As shown by the IMF World Economic Outlook data, China became the world’s second-largest economy in 2010. The inclusion of the RMB into the SDR will make the SDR more globally representative. Its global representativeness will expand substantially and the SDR itself will have a qualitative change. Second, the fluctuation of the RMB is far smaller than the other currencies, so the inclusion of the RMB will improve the stability of the SDR basket. Third, the inclusion of the RMB provides the member countries with more choices of reserve assets, which meets the need of diversification. Fourth, the inclusion in the SDR will further enhance the attraction of the SDR.
According to the current share allocation, the weight of the RMB in the new basket is 10.92%, lower than the US dollar’s 41.73% and the euro’s 30.93% ,but higher than the yen’s 8.33% and the pound’s 8.09%. However, the allocated weight of the currencies in the SDR basket does not represent the actual currency allocation in the global central banks’ foreign reserve assets. Take the US dollar for an example, the dollar’s weight in the SDR basket is about 42%, but its allocation in the countries’ foreign reserve assets is as high as 64%, much higher than its weight in the SDR basket. This actually proves that the inclusion into the SDR and the weight in the SDR is more meaningful in form than substance and does not directly determine the internationalization of a currency.

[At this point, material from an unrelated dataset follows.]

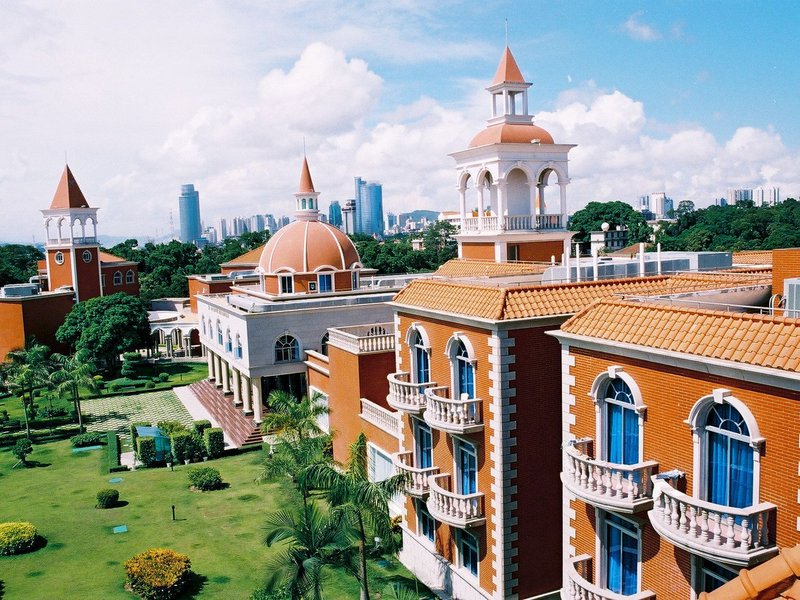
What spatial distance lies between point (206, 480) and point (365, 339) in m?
8.92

At present, reserve currencies officially confirmed by the IMF are the US dollar, the euro, pound, yen, Swiss franc, Canadian dollar and the Australian dollar. But only four of them are the currencies in the SDR basket.

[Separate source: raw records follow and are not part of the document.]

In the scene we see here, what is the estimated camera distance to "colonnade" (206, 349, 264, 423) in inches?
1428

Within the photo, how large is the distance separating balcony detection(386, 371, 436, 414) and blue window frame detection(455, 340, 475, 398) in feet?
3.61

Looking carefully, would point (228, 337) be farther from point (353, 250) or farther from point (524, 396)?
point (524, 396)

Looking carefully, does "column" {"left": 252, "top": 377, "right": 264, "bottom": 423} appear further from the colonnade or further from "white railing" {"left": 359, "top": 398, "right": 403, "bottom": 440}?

The inclusion into the SDR grants the RMB a “legitimate” status officially recognized by the IMF. Not only the RMB is listed as a reserve currency, but also, China can get the total amount of the RMB bought by the central banks from the foreign reserve data regularly published by the IMF. The inclusion of the RMB will be a new starting point towards the financial opening up.
Before and after the SDR evaluation, despite its capital market turmoil, China still insisted on pushing forward its financial reform and opening up， and the progress was possibly the quickest in all the reform areas. Throughout the reform in recent years, China’s central bank did much homework in order to meet the requirements of the SDR for a convertible currency.

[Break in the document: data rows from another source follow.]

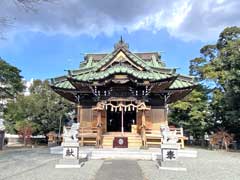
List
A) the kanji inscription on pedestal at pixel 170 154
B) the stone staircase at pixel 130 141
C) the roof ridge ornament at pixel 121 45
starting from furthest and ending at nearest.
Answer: the roof ridge ornament at pixel 121 45, the stone staircase at pixel 130 141, the kanji inscription on pedestal at pixel 170 154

The inclusion of the RMB can strengthen China’s international purchasing power. Now, RMB offshore clearing banks have expanded to 22 countries and areas, forming a clearing network covering the five continents. China actively adjusts the RMB central parity rate formation mechanism, reduces the degree of deviation of the RMB central parity exchange rate from the market price and promotes the establishment of the Cross-border Inter-bank Payment System (CIPS). Now the RMB clearing banks have been set up in the US, Britain, Germany, France and elsewhere. Since the beginning of this year, China’s central bank has successively opened the inter-bank bond and foreign exchange markets to the foreign central banks, gradually increased Qualified Foreign Institutional Investors (QFII) and Qualified Domestic Institutional Investors (RQDII) as well as other investors, and expanded the investment products. Shanghai-Hongkong Stock Connect was already launched and the Shenzhen-HK Stock Connect is coming soon. Thus the interconnection between the mainland and Hongkong capital markets will be reinforced.
However, in essence, if the RMB will take the functions of pricing, clearing and reserve as an international currency, China needs to continue improving the RMB’s attraction as a financial transaction currency. The fundamental reforms such as marketizing the exchange rate and opening up the capital market should be carried on in the future.
The global central banks will very much likely increase the RMB reserve as the RMB becomes a new reserve currency in the SDR basket. China is actively seeking a wider use of the SDR, including the bonds denominated in the SDR. Internationally, China’s mid-and long-term potential economic growth rate and the treasury yields are still higher than those of the developed countries, meaning that China’s assets are still very appealing to the global capital.
At the same time, if SDR bonds are settled in RMB, more RMB will be used in the financial settlement correspondingly. If the RMB exchange rate reform and the opening of the capital account can be smoothly carried on, market orientation force will gradually get stronger, exchange rate will be further flexible; the financial market will enjoy stronger market depth and get more brisk. Affected by all this, all kinds of RMB international debts, international bonds and trade financing will quickly grow, thus further stimulating the global offshore markets including Hongkong.
From a long-term perspective, it means that the RMB internationalization will be more driven by being used in pricing and as reserve currency rather than by cross-border trade settlement in the future.